WHAT THE EXERCISE ASKS: Update the records below by replacing every "dark potting soil" with "moist potting soil" and keeping all other text the same. Leave the pictures out of your answer.

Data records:
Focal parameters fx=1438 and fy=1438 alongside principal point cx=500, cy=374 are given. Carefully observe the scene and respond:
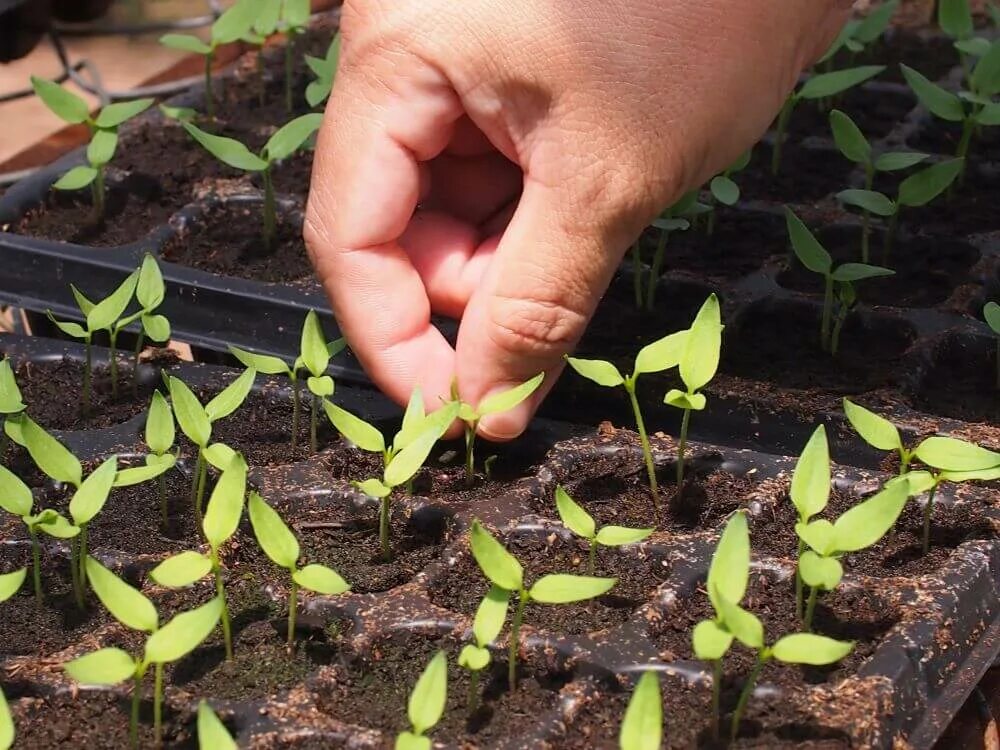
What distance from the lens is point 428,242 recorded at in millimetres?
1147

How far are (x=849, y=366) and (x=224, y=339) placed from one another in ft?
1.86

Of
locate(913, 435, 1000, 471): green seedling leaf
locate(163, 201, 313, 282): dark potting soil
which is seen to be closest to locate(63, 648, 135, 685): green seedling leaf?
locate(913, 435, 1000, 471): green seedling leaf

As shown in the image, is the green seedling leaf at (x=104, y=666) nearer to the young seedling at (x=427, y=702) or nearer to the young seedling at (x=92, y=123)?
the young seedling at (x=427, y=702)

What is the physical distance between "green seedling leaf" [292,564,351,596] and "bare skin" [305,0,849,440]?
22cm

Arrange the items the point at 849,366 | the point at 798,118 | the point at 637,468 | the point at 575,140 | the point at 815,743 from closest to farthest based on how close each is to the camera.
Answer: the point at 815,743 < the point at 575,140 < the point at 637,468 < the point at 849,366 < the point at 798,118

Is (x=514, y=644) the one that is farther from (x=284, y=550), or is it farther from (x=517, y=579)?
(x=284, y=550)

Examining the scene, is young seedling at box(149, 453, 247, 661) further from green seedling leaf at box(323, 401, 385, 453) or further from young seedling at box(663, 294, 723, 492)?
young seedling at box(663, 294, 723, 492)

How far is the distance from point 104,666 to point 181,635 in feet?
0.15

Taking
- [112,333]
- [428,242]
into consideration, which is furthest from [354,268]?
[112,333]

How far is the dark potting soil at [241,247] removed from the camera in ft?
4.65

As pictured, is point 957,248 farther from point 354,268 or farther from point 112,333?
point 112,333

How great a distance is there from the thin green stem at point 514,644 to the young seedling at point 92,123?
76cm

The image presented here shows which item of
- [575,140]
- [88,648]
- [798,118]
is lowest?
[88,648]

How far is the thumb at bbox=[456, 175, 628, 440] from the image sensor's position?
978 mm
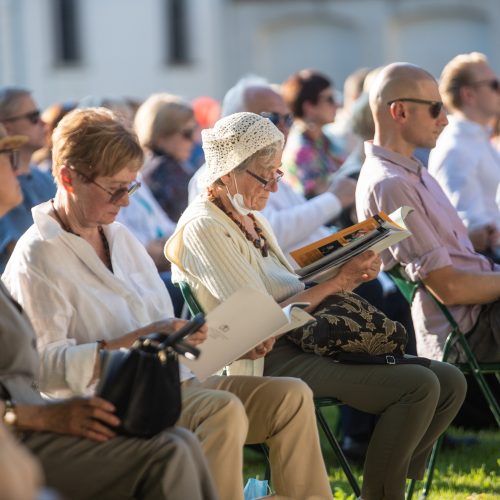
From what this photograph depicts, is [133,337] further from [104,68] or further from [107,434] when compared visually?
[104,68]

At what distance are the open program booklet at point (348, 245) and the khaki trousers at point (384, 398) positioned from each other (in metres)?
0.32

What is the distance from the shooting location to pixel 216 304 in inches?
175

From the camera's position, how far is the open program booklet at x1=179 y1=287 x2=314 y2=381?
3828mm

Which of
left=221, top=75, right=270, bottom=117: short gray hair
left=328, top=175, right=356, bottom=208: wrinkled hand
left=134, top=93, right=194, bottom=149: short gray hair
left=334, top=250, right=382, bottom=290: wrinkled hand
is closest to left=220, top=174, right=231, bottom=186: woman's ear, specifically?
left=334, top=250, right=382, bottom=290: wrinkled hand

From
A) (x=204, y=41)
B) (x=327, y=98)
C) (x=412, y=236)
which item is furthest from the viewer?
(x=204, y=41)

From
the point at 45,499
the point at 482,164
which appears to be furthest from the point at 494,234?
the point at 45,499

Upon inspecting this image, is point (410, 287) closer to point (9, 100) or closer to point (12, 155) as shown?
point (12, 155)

RESULT FOR THIS TASK:
Focal parameters fx=1438 and fy=1438 alongside principal point cx=500, cy=374 are given. Carefully observe the scene and respond:
What distance from the lens is point 428,242 recorded at in millimetres?
1147

How far are (x=849, y=366) and (x=224, y=339) placed from one another in ft?
1.86

Of
locate(913, 435, 1000, 471): green seedling leaf
locate(163, 201, 313, 282): moist potting soil
which is seen to be closest to locate(63, 648, 135, 685): green seedling leaf?
locate(913, 435, 1000, 471): green seedling leaf

As shown in the image, is the green seedling leaf at (x=104, y=666) nearer to the young seedling at (x=427, y=702) or nearer to the young seedling at (x=92, y=123)?
the young seedling at (x=427, y=702)

What is the physical distance between "green seedling leaf" [292,564,351,596] and "bare skin" [305,0,849,440]?
22cm

Arrange the items the point at 849,366 | the point at 798,118 | the point at 637,468 | the point at 575,140 | the point at 815,743 from closest to farthest based on how close each is to the camera.
Answer: the point at 815,743 < the point at 575,140 < the point at 637,468 < the point at 849,366 < the point at 798,118

Is (x=514, y=644) the one that is farther from (x=284, y=550), or is it farther from (x=517, y=579)?
(x=284, y=550)

Examining the scene, is young seedling at box(149, 453, 247, 661) further from green seedling leaf at box(323, 401, 385, 453) or further from young seedling at box(663, 294, 723, 492)?
young seedling at box(663, 294, 723, 492)

How far is the distance from point 104,666 to point 181,635 in feet?
0.15

Taking
- [112,333]
- [428,242]
into consideration, which is furthest from [354,268]?
[112,333]

How far is the moist potting soil at [241,247] removed from the camera in ft?
4.65

As pictured, is point 957,248 farther from point 354,268 or farther from point 112,333?
point 112,333

How great a distance is there from the thin green stem at point 514,644 to the young seedling at point 92,123?
76cm

The image presented here shows which item of
- [575,140]
- [88,648]
- [798,118]
is lowest?
[88,648]

How far is the thumb at bbox=[456, 175, 628, 440] from the image sensor's position?
978 mm
From what this photograph depicts, is [133,337] further from [104,68] or further from [107,434] when compared visually?
[104,68]

At what distance are the open program booklet at point (348, 245) and the khaki trousers at point (384, 398) positioned from each other (in metres)?
0.32

What is the distance from the shooting location to pixel 216 304 in inches?
175

From the camera's position, how far is the open program booklet at x1=179 y1=287 x2=314 y2=381?
3828mm

Which of
left=221, top=75, right=270, bottom=117: short gray hair
left=328, top=175, right=356, bottom=208: wrinkled hand
left=134, top=93, right=194, bottom=149: short gray hair
left=334, top=250, right=382, bottom=290: wrinkled hand
is closest to left=220, top=174, right=231, bottom=186: woman's ear, specifically?
left=334, top=250, right=382, bottom=290: wrinkled hand

From
A) (x=204, y=41)
B) (x=327, y=98)
C) (x=412, y=236)
which item is furthest from the viewer?
(x=204, y=41)

From
the point at 45,499
the point at 482,164
which appears to be furthest from the point at 494,234?
the point at 45,499

Upon inspecting this image, is point (410, 287) closer to point (9, 100) or closer to point (12, 155) as shown?
point (12, 155)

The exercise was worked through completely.